- Behind The Scenes
- Pièce chorégraphique
- 15.01.2024
Salomé Poloudenny est styliste, costume designer et directrice artistique. Après une première collaboration avec (LA)HORDE et le Ballet national de Marseille en 2019 et 2020 sur les costumes de Room With a View, le collectif lui a renouvelé sa confiance pour la création des looks de sa nouvelle pièce, Age of Content, en collaboration avec Diesel. Elle revient pour nous sur le processus collectif et le parcours intime qui l’ont menée des premières réunions d’écriture en 2021 aux tableaux finaux qui ont pris vie sur scène.

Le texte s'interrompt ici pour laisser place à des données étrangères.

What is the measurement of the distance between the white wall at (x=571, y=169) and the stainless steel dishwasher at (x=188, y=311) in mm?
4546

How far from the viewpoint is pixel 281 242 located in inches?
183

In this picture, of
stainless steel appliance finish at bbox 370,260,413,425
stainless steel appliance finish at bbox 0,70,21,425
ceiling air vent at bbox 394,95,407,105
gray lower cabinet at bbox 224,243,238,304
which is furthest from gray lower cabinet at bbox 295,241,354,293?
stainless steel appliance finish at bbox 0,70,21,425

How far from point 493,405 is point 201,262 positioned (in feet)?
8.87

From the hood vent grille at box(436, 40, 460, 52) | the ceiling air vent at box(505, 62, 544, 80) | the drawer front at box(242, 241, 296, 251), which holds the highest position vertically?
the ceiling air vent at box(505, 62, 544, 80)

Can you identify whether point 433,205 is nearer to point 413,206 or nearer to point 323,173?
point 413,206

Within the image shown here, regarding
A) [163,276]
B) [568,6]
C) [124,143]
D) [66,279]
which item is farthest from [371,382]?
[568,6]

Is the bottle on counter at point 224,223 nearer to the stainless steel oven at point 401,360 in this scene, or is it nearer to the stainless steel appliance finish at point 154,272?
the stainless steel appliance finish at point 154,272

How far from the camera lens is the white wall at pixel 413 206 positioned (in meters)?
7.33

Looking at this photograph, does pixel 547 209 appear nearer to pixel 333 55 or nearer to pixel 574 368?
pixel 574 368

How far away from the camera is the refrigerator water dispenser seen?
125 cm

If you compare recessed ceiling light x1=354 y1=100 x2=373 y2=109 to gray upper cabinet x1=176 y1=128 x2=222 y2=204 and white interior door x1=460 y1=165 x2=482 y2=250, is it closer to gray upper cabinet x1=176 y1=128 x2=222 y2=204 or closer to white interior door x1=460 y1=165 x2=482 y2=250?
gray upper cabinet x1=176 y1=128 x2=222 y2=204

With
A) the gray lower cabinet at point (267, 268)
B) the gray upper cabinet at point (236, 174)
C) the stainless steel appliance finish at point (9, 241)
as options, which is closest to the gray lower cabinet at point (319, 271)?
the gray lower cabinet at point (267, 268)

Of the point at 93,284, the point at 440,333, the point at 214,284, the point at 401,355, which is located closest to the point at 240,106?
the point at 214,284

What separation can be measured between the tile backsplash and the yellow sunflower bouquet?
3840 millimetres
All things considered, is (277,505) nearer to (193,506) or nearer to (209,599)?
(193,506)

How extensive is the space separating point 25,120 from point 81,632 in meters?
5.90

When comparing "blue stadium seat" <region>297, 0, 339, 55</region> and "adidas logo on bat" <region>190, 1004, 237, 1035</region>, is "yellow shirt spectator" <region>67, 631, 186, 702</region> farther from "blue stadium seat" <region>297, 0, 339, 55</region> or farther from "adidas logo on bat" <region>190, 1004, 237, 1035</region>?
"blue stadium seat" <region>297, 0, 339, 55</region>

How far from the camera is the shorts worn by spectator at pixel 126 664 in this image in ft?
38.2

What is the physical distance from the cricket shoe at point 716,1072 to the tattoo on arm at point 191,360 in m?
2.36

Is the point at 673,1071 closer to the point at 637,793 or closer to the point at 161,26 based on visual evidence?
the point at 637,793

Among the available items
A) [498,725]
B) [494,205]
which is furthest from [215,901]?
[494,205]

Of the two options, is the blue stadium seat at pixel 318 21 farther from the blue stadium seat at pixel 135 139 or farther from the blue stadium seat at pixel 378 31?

« Age of Content, l’âge du contenu… Ça évoque tous les mouvements sociaux, esthétiques, politiques, géopolitiques qui traversent notre époque, mais aussi – et surtout – les écrans, ce qui nous est transmis et ce que l’on diffuse nous-même dans ce contexte. Quel effet tout cela va avoir sur nous et quel effet nous allons nous-même avoir sur le monde ? C’est beaucoup d’introspection et, paradoxalement, c’est ce qui nous lie un peu tous. »
« Dans mon travail comme dans celui de (LA)HORDE, on aime refléter ce que l’on voit et ce que l’on ressent de la société. C’est une sorte de grand miroir que l’on va un peu exagérer pour le présenter au public, mais toujours avec cette espèce de gros point d’interrogation gravé dessus. »
« Dans la pièce, on évoque notamment les dynamiques d’influence qui sont devenues omniprésentes, surtout dans nos métiers. Les motifs qu’on y retrouve sont beaucoup issus de TikTok et du métavers, avec ce que ça peut avoir d’effrayant. Intéressant, mais effrayant ! »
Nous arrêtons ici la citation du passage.